Crawled caption data
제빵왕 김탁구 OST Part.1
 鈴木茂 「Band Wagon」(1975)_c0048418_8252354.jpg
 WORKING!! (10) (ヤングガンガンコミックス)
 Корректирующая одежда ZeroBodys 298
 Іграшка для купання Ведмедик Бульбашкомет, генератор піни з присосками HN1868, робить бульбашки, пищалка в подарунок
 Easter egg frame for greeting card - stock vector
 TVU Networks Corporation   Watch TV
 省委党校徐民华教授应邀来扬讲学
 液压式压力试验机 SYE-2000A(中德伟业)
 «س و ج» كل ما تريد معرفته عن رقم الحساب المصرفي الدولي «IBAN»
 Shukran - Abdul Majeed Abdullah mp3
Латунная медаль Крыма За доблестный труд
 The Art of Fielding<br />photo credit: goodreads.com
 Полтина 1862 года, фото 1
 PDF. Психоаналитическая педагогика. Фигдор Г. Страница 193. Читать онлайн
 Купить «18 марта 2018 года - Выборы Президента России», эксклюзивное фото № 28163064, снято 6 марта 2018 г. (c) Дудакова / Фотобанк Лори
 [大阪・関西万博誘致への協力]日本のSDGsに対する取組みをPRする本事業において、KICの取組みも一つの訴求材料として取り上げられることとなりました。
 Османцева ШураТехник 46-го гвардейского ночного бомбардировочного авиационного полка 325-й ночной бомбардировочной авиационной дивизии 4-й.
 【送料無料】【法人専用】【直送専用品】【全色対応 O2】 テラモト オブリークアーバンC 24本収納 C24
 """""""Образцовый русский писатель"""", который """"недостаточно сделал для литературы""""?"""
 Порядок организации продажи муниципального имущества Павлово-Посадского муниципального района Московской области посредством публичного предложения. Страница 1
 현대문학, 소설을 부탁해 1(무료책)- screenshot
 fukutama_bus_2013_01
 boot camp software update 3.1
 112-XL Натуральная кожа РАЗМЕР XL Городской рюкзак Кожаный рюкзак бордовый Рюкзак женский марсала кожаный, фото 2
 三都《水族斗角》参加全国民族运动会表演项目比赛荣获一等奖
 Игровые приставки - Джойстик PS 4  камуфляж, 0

(What you should do) Repeat every entry exactly as written above.

(Exercise answer)
제빵왕 김탁구 OST Part.1
 鈴木茂 「Band Wagon」(1975)_c0048418_8252354.jpg
 WORKING!! (10) (ヤングガンガンコミックス)
 Корректирующая одежда ZeroBodys 298
 Іграшка для купання Ведмедик Бульбашкомет, генератор піни з присосками HN1868, робить бульбашки, пищалка в подарунок
 Easter egg frame for greeting card - stock vector
 TVU Networks Corporation   Watch TV
 省委党校徐民华教授应邀来扬讲学
 液压式压力试验机 SYE-2000A(中德伟业)
 «س و ج» كل ما تريد معرفته عن رقم الحساب المصرفي الدولي «IBAN»
 Shukran - Abdul Majeed Abdullah mp3
Латунная медаль Крыма За доблестный труд
 The Art of Fielding<br />photo credit: goodreads.com
 Полтина 1862 года, фото 1
 PDF. Психоаналитическая педагогика. Фигдор Г. Страница 193. Читать онлайн
 Купить «18 марта 2018 года - Выборы Президента России», эксклюзивное фото № 28163064, снято 6 марта 2018 г. (c) Дудакова / Фотобанк Лори
 [大阪・関西万博誘致への協力]日本のSDGsに対する取組みをPRする本事業において、KICの取組みも一つの訴求材料として取り上げられることとなりました。
 Османцева ШураТехник 46-го гвардейского ночного бомбардировочного авиационного полка 325-й ночной бомбардировочной авиационной дивизии 4-й.
 【送料無料】【法人専用】【直送専用品】【全色対応 O2】 テラモト オブリークアーバンC 24本収納 C24
 """""""Образцовый русский писатель"""", который """"недостаточно сделал для литературы""""?"""
 Порядок организации продажи муниципального имущества Павлово-Посадского муниципального района Московской области посредством публичного предложения. Страница 1
 현대문학, 소설을 부탁해 1(무료책)- screenshot
 fukutama_bus_2013_01
 boot camp software update 3.1
 112-XL Натуральная кожа РАЗМЕР XL Городской рюкзак Кожаный рюкзак бордовый Рюкзак женский марсала кожаный, фото 2
 三都《水族斗角》参加全国民族运动会表演项目比赛荣获一等奖
 Игровые приставки - Джойстик PS 4  камуфляж, 0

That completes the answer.